___ Supplied records
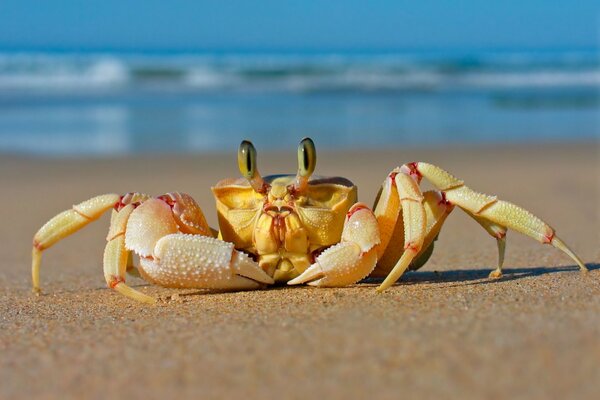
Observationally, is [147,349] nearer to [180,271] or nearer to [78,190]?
[180,271]

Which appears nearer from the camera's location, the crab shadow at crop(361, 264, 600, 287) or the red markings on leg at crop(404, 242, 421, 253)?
the red markings on leg at crop(404, 242, 421, 253)

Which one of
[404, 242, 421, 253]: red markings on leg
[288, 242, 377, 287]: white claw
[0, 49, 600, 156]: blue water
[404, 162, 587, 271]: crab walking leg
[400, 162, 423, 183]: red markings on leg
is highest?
[400, 162, 423, 183]: red markings on leg

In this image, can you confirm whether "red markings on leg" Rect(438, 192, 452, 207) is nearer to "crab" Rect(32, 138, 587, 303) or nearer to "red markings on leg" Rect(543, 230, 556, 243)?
"crab" Rect(32, 138, 587, 303)

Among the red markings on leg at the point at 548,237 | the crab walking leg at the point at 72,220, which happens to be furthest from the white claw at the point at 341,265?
the crab walking leg at the point at 72,220

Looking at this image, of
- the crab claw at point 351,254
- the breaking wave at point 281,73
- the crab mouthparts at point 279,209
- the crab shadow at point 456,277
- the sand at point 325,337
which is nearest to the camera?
the sand at point 325,337

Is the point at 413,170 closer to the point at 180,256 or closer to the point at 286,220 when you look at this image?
the point at 286,220

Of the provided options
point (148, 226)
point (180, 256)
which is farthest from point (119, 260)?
point (180, 256)

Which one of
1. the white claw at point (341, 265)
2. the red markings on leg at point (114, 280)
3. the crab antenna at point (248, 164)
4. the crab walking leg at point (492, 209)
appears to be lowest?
the red markings on leg at point (114, 280)

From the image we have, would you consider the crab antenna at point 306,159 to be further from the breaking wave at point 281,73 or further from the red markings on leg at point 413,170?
the breaking wave at point 281,73

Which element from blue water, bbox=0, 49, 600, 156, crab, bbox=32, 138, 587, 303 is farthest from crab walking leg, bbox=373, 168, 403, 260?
blue water, bbox=0, 49, 600, 156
______
Work to be completed: Can you reproduce every one of the lines above word for word, omitting the pictures?

Expected answer:
Observationally, is [147,349] nearer to [180,271] or nearer to [78,190]?
[180,271]

Which appears nearer from the camera's location, the crab shadow at crop(361, 264, 600, 287) or the red markings on leg at crop(404, 242, 421, 253)?
the red markings on leg at crop(404, 242, 421, 253)

Which one of
[404, 242, 421, 253]: red markings on leg
[288, 242, 377, 287]: white claw
[0, 49, 600, 156]: blue water
[404, 162, 587, 271]: crab walking leg
[400, 162, 423, 183]: red markings on leg
is highest?
[400, 162, 423, 183]: red markings on leg

In this image, can you confirm whether "red markings on leg" Rect(438, 192, 452, 207) is nearer to "crab" Rect(32, 138, 587, 303) or nearer to "red markings on leg" Rect(543, 230, 556, 243)?
"crab" Rect(32, 138, 587, 303)

Among the red markings on leg at the point at 548,237 | the crab walking leg at the point at 72,220, which happens to be furthest from the white claw at the point at 341,265?
the crab walking leg at the point at 72,220

Looking at this image, of
- the crab claw at point 351,254
- the breaking wave at point 281,73
- the crab mouthparts at point 279,209
- the crab shadow at point 456,277
- the sand at point 325,337
which is nearest to the camera?
the sand at point 325,337

Is the point at 413,170 closer to the point at 180,256 or closer to the point at 286,220 when you look at this image?
the point at 286,220

Of the provided options
point (148, 226)
point (180, 256)
which is farthest from point (119, 260)?
point (180, 256)

Which one of
1. the white claw at point (341, 265)
2. the red markings on leg at point (114, 280)
3. the crab antenna at point (248, 164)
4. the crab walking leg at point (492, 209)
appears to be lowest?
the red markings on leg at point (114, 280)

From the image we have, would you consider the crab antenna at point 306,159 to be further from the breaking wave at point 281,73 or further from the red markings on leg at point 413,170?
the breaking wave at point 281,73

Which element from blue water, bbox=0, 49, 600, 156, crab, bbox=32, 138, 587, 303 is farthest from crab walking leg, bbox=373, 168, 403, 260?
blue water, bbox=0, 49, 600, 156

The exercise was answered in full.